The study also adds an intriguing new dimension to the relationship between heart and brain. We tend to think of the heart as a pump and the brain as a computer, but the two are locked in a continuous, rhythmic dialogue that persists even when we are unconscious. The infraslow norepinephrine wave is the conductor of that dialogue, and its rhythm appears to be essential for the brain to file away the day’s experiences.

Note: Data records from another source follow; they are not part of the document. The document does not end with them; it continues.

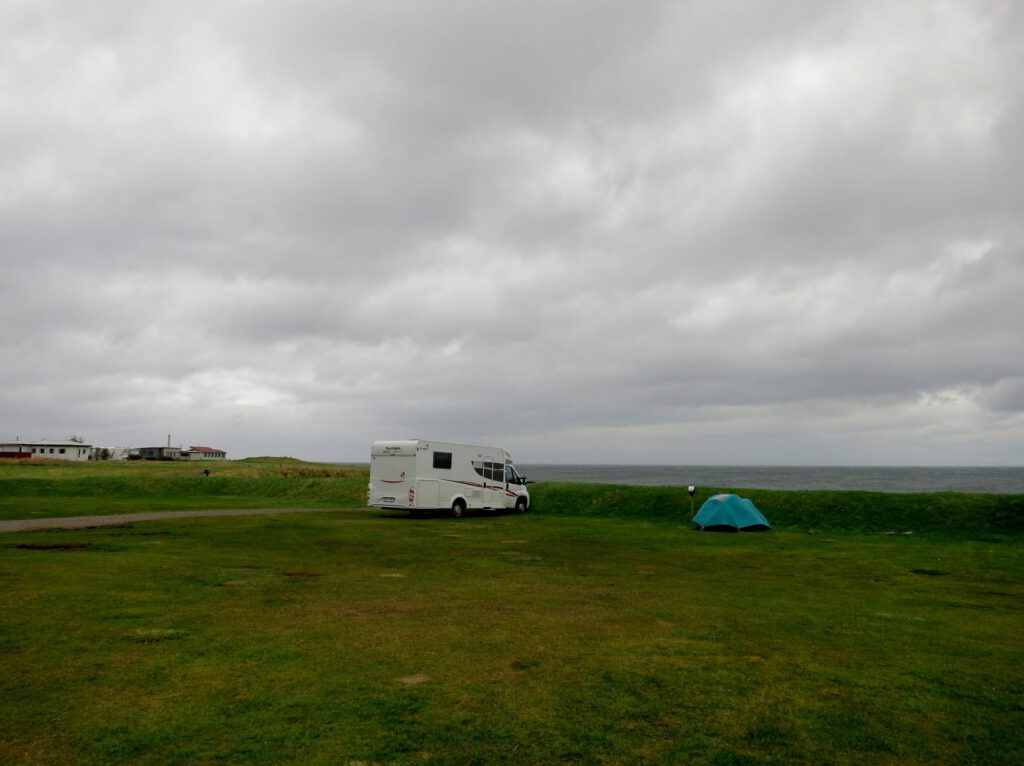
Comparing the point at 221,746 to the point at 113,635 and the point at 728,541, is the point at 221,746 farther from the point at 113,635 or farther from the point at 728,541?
the point at 728,541

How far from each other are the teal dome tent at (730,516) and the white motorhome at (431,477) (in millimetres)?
11255

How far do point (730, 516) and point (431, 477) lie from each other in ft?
45.0

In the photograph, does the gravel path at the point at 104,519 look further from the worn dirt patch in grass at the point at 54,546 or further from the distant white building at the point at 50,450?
the distant white building at the point at 50,450

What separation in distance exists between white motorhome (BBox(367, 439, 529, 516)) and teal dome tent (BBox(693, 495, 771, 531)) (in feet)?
36.9

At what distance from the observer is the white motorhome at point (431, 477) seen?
31766mm

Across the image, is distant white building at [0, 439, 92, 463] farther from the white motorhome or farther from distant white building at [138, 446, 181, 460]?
the white motorhome

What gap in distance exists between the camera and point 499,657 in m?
8.44

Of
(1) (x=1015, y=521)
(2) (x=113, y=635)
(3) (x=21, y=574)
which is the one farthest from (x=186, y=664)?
(1) (x=1015, y=521)

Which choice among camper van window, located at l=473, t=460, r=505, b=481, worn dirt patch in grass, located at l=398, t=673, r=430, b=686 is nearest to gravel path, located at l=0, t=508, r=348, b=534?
camper van window, located at l=473, t=460, r=505, b=481

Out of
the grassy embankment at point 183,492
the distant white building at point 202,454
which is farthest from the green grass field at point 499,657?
the distant white building at point 202,454

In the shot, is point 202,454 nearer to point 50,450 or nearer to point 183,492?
point 50,450

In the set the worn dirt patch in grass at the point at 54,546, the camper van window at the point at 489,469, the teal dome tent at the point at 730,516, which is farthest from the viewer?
the camper van window at the point at 489,469

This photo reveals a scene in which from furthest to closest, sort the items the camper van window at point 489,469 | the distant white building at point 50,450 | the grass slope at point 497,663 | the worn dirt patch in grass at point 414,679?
1. the distant white building at point 50,450
2. the camper van window at point 489,469
3. the worn dirt patch in grass at point 414,679
4. the grass slope at point 497,663

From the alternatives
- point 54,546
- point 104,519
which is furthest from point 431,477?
point 54,546
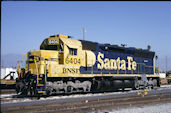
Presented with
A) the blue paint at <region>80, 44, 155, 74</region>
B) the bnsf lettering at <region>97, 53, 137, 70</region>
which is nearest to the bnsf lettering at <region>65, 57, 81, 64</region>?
the blue paint at <region>80, 44, 155, 74</region>

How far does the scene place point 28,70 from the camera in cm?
1405

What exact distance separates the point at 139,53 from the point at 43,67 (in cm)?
1053

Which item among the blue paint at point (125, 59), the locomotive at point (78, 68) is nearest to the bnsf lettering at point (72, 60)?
the locomotive at point (78, 68)

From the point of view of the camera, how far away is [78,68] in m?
15.3

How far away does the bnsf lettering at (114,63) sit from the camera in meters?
17.2

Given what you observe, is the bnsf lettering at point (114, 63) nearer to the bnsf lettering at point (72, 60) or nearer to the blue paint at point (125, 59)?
the blue paint at point (125, 59)

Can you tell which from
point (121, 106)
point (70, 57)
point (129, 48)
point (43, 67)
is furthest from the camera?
point (129, 48)

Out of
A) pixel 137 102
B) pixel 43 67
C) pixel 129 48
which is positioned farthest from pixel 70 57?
pixel 129 48

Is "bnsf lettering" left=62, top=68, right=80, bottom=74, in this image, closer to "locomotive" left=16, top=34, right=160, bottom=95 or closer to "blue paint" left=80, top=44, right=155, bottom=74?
"locomotive" left=16, top=34, right=160, bottom=95

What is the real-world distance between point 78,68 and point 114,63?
13.5 feet

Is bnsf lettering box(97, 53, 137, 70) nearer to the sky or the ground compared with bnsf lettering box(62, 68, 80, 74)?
nearer to the sky

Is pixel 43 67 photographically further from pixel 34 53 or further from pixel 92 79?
pixel 92 79

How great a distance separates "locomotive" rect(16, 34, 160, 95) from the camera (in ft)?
44.7

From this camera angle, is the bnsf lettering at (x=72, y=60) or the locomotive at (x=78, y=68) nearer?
the locomotive at (x=78, y=68)
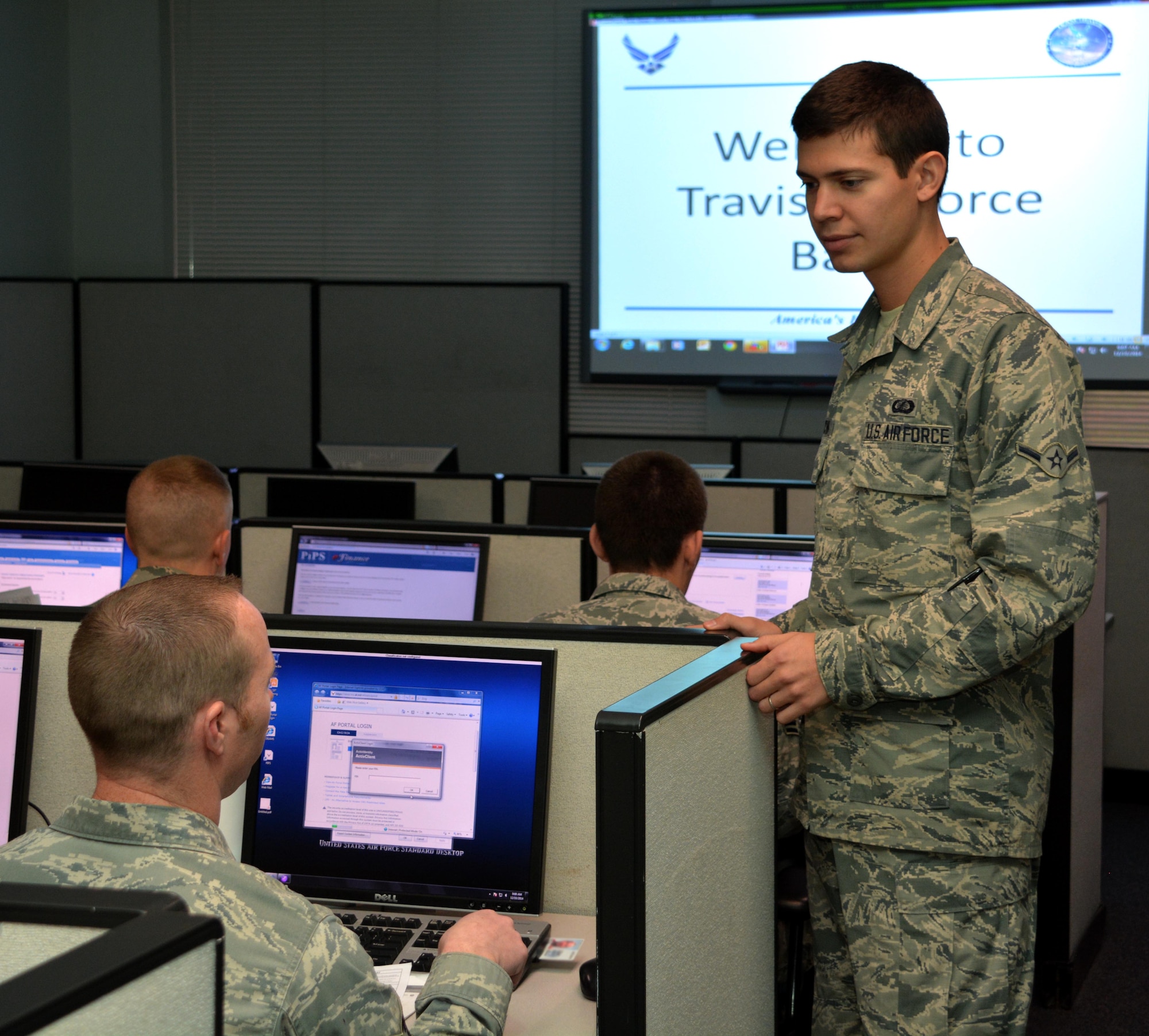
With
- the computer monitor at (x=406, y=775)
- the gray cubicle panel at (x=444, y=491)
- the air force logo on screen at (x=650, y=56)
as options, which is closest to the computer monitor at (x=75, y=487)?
the gray cubicle panel at (x=444, y=491)

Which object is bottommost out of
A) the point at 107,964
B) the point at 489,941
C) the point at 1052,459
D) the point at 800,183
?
the point at 489,941

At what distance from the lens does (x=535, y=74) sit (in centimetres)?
544

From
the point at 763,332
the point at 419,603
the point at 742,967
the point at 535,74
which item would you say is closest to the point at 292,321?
the point at 535,74

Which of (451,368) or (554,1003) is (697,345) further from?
(554,1003)

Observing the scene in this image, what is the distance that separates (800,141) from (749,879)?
0.79m

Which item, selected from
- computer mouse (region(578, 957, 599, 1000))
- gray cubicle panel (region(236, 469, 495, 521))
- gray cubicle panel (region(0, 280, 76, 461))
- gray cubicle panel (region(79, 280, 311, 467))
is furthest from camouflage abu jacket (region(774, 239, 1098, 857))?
gray cubicle panel (region(0, 280, 76, 461))

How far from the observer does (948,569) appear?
1304mm

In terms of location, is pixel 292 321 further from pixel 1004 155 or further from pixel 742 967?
pixel 742 967

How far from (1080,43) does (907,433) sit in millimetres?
4099

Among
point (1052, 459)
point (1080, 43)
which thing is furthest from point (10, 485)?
point (1080, 43)

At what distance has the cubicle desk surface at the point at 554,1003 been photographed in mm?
1245

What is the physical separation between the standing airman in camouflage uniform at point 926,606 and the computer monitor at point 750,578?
1.27m

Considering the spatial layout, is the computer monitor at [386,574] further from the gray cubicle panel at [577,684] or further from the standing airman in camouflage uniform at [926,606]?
the standing airman in camouflage uniform at [926,606]

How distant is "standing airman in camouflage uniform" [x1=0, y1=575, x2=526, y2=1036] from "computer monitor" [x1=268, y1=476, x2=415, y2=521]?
232 centimetres
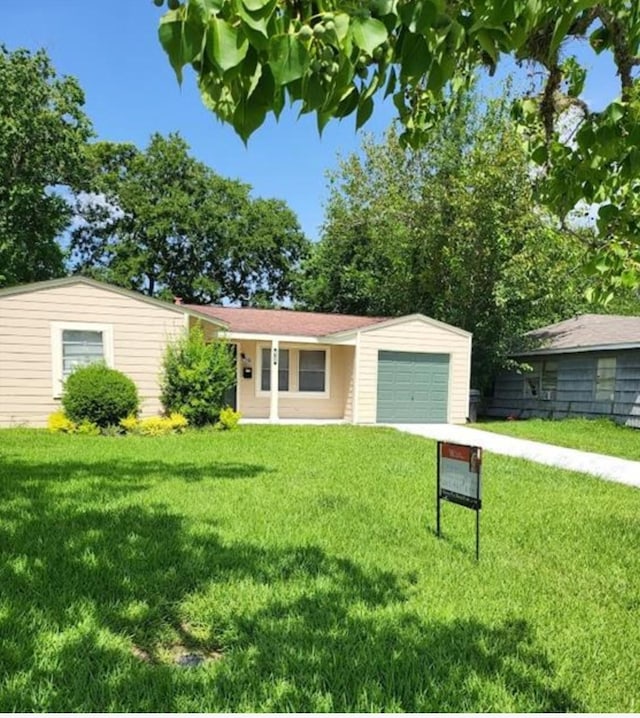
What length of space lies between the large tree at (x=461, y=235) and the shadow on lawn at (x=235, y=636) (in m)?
12.0

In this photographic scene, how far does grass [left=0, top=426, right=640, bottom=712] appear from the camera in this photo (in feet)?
8.80

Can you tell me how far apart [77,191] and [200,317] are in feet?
48.6

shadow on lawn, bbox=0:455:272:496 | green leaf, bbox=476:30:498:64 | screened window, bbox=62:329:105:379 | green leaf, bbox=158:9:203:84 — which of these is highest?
green leaf, bbox=476:30:498:64

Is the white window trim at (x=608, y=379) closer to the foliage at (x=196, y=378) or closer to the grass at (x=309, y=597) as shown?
the grass at (x=309, y=597)

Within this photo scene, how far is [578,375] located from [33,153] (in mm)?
20898

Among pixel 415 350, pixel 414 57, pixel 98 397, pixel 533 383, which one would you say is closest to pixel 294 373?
pixel 415 350

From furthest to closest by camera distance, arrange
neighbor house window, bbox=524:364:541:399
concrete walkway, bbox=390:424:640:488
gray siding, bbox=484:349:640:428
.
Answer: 1. neighbor house window, bbox=524:364:541:399
2. gray siding, bbox=484:349:640:428
3. concrete walkway, bbox=390:424:640:488

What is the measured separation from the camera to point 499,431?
14781mm

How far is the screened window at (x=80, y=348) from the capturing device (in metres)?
13.0

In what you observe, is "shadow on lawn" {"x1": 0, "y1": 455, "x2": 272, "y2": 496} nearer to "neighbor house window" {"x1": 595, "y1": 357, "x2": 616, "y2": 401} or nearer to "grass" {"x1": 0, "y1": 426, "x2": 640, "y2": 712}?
"grass" {"x1": 0, "y1": 426, "x2": 640, "y2": 712}

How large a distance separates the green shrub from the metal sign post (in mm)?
8825

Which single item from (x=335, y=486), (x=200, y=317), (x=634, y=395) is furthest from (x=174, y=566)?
(x=634, y=395)

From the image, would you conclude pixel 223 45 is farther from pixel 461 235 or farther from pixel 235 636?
pixel 461 235

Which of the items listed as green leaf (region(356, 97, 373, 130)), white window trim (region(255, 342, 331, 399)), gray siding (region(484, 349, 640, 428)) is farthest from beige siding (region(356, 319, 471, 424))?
green leaf (region(356, 97, 373, 130))
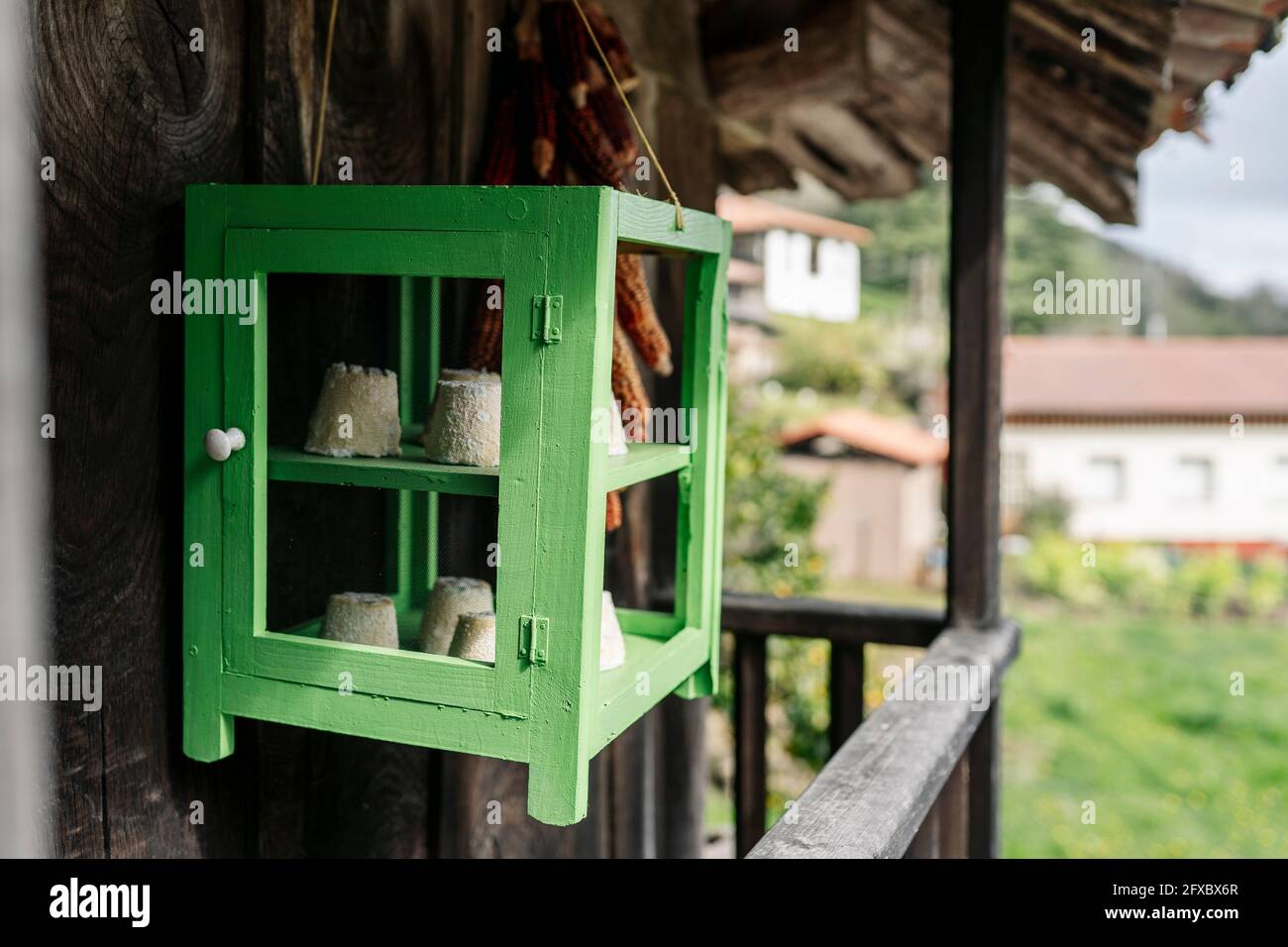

The author list includes Maiken Nedergaard, the neuroscientist who pioneered the discovery of the glymphatic system, the brain’s waste clearance pathway that is also active during sleep, and Sara Mednick, a leading sleep and memory researcher. Their presence underscores the interdisciplinary nature of the work.

Limits

As a preprint, this study has not yet been peer reviewed, and the findings should be regarded as preliminary. The human data is correlational: while the mouse experiments establish causation, the human arm of the study demonstrates association between heart rate variability and memory performance, not direct causality. The sample sizes in both the animal and human experiments, while adequate for the reported effects, are modest and will need replication in larger cohorts. Additionally, translating a heart rate-based biomarker of LC function into a clinically useful tool will require validation in diverse populations and against established biomarkers of neurodegeneration over longitudinal timescales.

Bottom line

Your heart rate during sleep is not random noise. It is a signature of the brain’s norepinephrine rhythm, driven by the locus coeruleus, and it is directly tied to how well your brain consolidates memories. This study provides the clearest mechanistic link to date between cardiac activity during NREM sleep and the neural processes that support memory. It also suggests that the pulse you feel on your wrist at night might one day tell your doctor something about the health of your deepest brain structures, years before any symptoms arise.

Source

Jacobsen SS, Morehouse AB, Chen PC, Qian Y, Gomolka RS, Andersen M, Nedergaard M, Mednick SC, Kjaerby C. Noradrenergic infraslow rhythm during sleep is the critical link between heart-rate dynamics and memory consolidation. bioRxiv [Preprint]. 2026 Jun 25:2026.01.06.697926. DOI: 10.64898/2026.01.06.697926. PMID: 42395575. PMCID: PMC13321006.